> Exercise data:
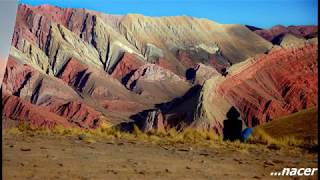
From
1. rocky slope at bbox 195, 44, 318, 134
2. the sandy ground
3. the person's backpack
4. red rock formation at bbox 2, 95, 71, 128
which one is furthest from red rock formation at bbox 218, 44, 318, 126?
red rock formation at bbox 2, 95, 71, 128

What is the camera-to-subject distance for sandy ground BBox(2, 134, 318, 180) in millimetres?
3955

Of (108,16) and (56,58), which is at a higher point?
(56,58)

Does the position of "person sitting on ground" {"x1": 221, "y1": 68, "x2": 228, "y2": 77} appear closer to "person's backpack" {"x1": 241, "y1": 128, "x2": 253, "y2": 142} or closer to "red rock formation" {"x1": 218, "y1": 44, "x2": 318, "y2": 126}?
"red rock formation" {"x1": 218, "y1": 44, "x2": 318, "y2": 126}

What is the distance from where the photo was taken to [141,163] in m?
4.44

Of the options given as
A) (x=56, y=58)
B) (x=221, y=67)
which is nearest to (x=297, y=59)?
(x=221, y=67)

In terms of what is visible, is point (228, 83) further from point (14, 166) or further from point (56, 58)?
point (56, 58)

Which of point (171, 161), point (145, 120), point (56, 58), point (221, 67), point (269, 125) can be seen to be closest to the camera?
point (171, 161)

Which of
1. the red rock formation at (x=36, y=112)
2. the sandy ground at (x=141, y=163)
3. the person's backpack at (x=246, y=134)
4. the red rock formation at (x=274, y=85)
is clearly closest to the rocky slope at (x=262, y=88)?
the red rock formation at (x=274, y=85)

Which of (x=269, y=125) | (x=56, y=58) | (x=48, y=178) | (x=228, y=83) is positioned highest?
(x=56, y=58)

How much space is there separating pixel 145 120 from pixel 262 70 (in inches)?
56.3

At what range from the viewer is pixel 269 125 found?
16.2 feet

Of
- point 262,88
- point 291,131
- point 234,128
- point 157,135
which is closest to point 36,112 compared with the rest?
point 157,135

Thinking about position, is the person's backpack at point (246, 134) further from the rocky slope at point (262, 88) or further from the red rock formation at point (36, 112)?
the red rock formation at point (36, 112)

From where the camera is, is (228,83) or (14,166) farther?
(228,83)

> The task: Put every line from the one containing "From where the camera" through the end of the rows into a Markdown table with the columns n and Line. Number each line in n and leave out any blank lines.

> Task result:
| n | Line |
|---|---|
| 1 | From where the camera is, is (228,83) or (14,166) farther? |
| 2 | (228,83) |